During 2011, outbreaks/cases of equine influenza were reported by France, Germany, Ireland, Mongolia, Sweden, United Kingdom (UK), and United States of America (USA).
Equine influenza A (H3N8) viruses were isolated and/or characterised from outbreaks in France, Germany, Ireland, the UK and the USA.
Equine influenza virus infections were confirmed in vaccinated and unvaccinated horses. Vaccination breakdowns were observed in training yards in France and Germany and in an equestrian centre in Germany. The viruses identified belonged to clade 2 of the Florida sublineage. Horses regularly vaccinated with different vaccines, including vaccines updated according to the 2004 recommendations to incorporate an A/eq/South Africa/04/2003-like virus, were affected. These vaccines had not been updated in accordance with the recommendations of 2010 and 2011, to include a virus from clade 2 for optimum protection.
A clade 1 virus of the Florida sublineage was isolated from a regularly vaccinated horse at the Belmont training track in New York.
Fatalities associated with influenza infection were reported in France and Mongolia.

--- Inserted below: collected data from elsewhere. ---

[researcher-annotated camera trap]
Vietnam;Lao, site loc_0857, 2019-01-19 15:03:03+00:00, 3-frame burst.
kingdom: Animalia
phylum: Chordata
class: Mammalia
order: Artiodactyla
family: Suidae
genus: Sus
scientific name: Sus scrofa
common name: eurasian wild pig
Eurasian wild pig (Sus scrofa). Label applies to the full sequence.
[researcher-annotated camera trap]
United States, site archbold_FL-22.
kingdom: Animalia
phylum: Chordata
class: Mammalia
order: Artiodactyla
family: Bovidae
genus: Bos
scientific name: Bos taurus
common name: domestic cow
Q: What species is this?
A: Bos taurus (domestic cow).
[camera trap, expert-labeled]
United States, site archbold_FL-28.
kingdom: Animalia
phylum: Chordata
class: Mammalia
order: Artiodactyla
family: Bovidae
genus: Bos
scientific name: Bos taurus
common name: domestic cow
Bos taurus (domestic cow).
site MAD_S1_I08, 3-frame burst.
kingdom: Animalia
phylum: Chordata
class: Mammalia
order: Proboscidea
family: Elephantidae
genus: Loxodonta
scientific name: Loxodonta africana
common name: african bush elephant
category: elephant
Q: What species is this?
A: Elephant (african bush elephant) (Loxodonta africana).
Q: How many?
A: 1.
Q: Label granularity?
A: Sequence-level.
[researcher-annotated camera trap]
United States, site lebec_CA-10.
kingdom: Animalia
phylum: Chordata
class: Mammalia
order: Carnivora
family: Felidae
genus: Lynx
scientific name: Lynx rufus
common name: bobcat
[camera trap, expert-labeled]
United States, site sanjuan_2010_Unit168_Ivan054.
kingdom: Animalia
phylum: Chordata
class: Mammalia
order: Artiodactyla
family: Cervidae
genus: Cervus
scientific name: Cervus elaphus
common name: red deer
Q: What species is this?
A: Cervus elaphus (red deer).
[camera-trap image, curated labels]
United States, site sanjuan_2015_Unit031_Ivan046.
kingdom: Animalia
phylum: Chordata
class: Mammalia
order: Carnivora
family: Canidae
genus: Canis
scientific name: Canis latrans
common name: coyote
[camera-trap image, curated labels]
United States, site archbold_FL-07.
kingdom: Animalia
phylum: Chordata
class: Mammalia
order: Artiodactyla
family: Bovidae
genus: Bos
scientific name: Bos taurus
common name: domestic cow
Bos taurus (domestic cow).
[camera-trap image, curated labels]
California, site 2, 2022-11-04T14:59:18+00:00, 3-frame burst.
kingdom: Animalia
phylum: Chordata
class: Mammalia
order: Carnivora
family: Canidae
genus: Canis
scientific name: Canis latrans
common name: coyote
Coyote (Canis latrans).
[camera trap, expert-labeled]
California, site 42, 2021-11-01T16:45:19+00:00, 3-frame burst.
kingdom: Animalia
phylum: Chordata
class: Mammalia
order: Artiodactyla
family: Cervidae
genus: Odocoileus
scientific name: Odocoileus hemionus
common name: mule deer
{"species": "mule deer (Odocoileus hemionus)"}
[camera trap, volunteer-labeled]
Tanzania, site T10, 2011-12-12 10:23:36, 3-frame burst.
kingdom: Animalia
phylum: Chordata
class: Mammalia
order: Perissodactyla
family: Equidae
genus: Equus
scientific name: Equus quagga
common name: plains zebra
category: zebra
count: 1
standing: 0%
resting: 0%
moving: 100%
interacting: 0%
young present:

Viruses isolated/identified in 2011 from four outbreaks in France, two outbreaks in Germany, two outbreaks in Ireland, seven outbreaks in the UK and three in the USA were characterised genetically by sequencing of the haemagglutinin (HA) gene. Viruses isolated in the UK and in the USA were also characterised antigenically by haemagglutination inhibition (HI) assay using post-infection ferret antisera.
All HA1 sequences obtained from viruses were of the American lineage (Florida sublineage). The viruses identified in France, Germany, Ireland and the UK were characterised as clade 2 viruses. The viruses identified in the USA were characterised as clade 1 viruses. New HA amino acid substitutions were seen in viruses of both sublineages compared with isolates from 2010, further increasing the sequence divergence between the sublineages.
HI data and antigenic cartography analysis of HI data available for viruses isolated in 2011 indicate that the two clades of the Florida sublineage continue to evolve.
No Eurasian viruses were isolated in 2011. The majority of the viruses isolated and characterised were from the American clade 2 lineage (Florida sublineage). Only viruses isolated in the USA fell within clade 1. There was evidence of a lack of vaccine efficacy, particularly against clade 2 viruses.
The panel continues to emphasise the importance of increased surveillance and investigation of vaccination breakdown in different countries. Rapid submission of viruses to reference laboratories is essential if antigenic and genetic drift is to be monitored effectively on a global basis.
Vaccines should contain epidemiologically relevant viruses.
The updating of vaccines in a timely manner is necessary for optimum protection.
It is not necessary to include an H7N7 virus or an H3N8 virus of the Eurasian lineage in vaccines as these viruses have not been detected in the course of recent surveillance and are therefore presumed not to be circulating.
Vaccines for the international market should contain both clade 1 and clade 2 viruses of the Florida sublineage.
Clade 1 is represented by A/eq/South Africa/04/2003-like or A/eq/Ohio/2003-like viruses.
Clade 2 is represented by A/eq/Richmond/1/2007-like viruses.
A panel of viruses covering both clades is available from the OIE Reference Laboratories.
Manufacturers producing vaccines for a strictly national market are encouraged to liaise with Reference Laboratories. This will ensure utilisation of reference reagents in the selection of viruses for inclusion in vaccines that induce cross-reactive responses that are immunogenically relevant to the equine influenza viruses circulating nationally.
Freeze-dried post-infection equine antisera to A/eq/Newmarket/1/93 (American lineage H3N8) and A/eq/South Africa/4/2003 (Florida clade 1, sublineage of the American lineage) are available from the European Directorate for the Quality of Medicines (EDQM). These sera have been assigned Single Radial Haemolysis values through an international collaborative study and can be used as primary reference sera for the assay.